A model highlighting the human body's two distinct B-cell clonal networks. Drexel researchers and colleagues have discovered that one network spans the blood, bone marrow, spleen and lung, while the other is found in the gastrointestinal tract. (Credit: Alexander H. Farley)
Drexel University computational biologists have helped to create the first “anatomic atlas” of B-cell clone lineages, their properties and tissue connections.
The researchers revealed that the population of B-cells — highly specialized immune cells that generate the antibodies that protect us from disease — are split into two broad networks within the body. One spans the blood, bone marrow, spleen and lung, while the other is found in the gastrointestinal tract. This atlas of B-cell tissue distribution, published in Nature Biotechnology, will be an essential resource for researchers and clinicians studying infectious diseases, cancer, the microbiome and vaccine responses.

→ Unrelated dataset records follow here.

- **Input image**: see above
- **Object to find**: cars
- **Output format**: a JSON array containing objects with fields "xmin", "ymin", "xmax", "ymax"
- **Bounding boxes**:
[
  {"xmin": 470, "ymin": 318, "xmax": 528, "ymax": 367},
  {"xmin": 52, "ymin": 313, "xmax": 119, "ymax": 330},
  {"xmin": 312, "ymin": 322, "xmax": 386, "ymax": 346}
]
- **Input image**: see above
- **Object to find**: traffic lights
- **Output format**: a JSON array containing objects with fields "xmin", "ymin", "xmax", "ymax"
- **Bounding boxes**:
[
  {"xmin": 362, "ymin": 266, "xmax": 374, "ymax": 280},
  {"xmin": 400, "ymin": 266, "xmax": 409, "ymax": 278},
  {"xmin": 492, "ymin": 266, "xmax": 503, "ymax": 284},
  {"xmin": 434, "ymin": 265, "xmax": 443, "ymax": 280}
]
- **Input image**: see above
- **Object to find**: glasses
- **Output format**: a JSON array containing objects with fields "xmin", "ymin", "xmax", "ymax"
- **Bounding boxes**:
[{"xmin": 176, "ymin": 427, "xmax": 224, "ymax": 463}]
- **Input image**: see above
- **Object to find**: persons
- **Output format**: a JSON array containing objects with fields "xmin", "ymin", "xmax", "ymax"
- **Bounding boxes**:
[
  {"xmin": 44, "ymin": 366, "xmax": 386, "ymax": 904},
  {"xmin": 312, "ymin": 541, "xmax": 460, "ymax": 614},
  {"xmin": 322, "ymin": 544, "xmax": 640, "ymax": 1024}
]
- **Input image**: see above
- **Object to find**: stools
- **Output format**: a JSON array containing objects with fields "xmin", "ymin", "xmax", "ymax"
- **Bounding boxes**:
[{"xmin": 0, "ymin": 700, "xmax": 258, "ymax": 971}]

“We have now shown that the geography of the human body is important for how the immune system works, with B-cells operating differently depending on where they are located,” Hershberg said.
To discover how B-cell clones are distributed in the body, the researchers sequenced 933,427 lineages and mapped them to eight different anatomic compartments in six human organ donors.
The main challenge the researchers faced was to prove that if they did not find B-cells in a certain region of the body, that they were not actually there — the same way an ecologist must prove the extinction of an animal species, according to study co-corresponding author Uri Hershberg, PhD, an associate professor in the School of Biomedical Engineering, Science and Health Systems at Drexel.
“B-cell clones are highly diverse. We have over 100 billion different B-cell types at any time. So even at 1 million B-cells sequenced, we definitely did not sample all of them,” Hershberg said. “That is why our group used statistical tools from ecological research to estimate how many clone types were missing from our survey. When considering large experienced B-cell clones, we had sampled enough to prove with high confidence that they are segregated to the blood or the gut.”
B-cells are key players in the body’s protective immunity. When your body is infected by a particular pathogen, only the specific B-cells that recognize the invader will respond. These specialized cells then quickly multiply and create an infantry of identical sister cells of a specific clono-type to fight the infection. Special types of B-cells “remember” the invader, making you immune to a second attack.
The tissue distribution and trafficking of these cells from the same clone are essential to understand, since these processes influence how infections are controlled throughout the body. Animal studies have indicated that the tissue localization of B- cells and plasma cells is important for protective immunity and the homeostasis of bacterial microflora. However, unlike lab mice, humans live for decades in diverse environments and are exposed to many different pathogens.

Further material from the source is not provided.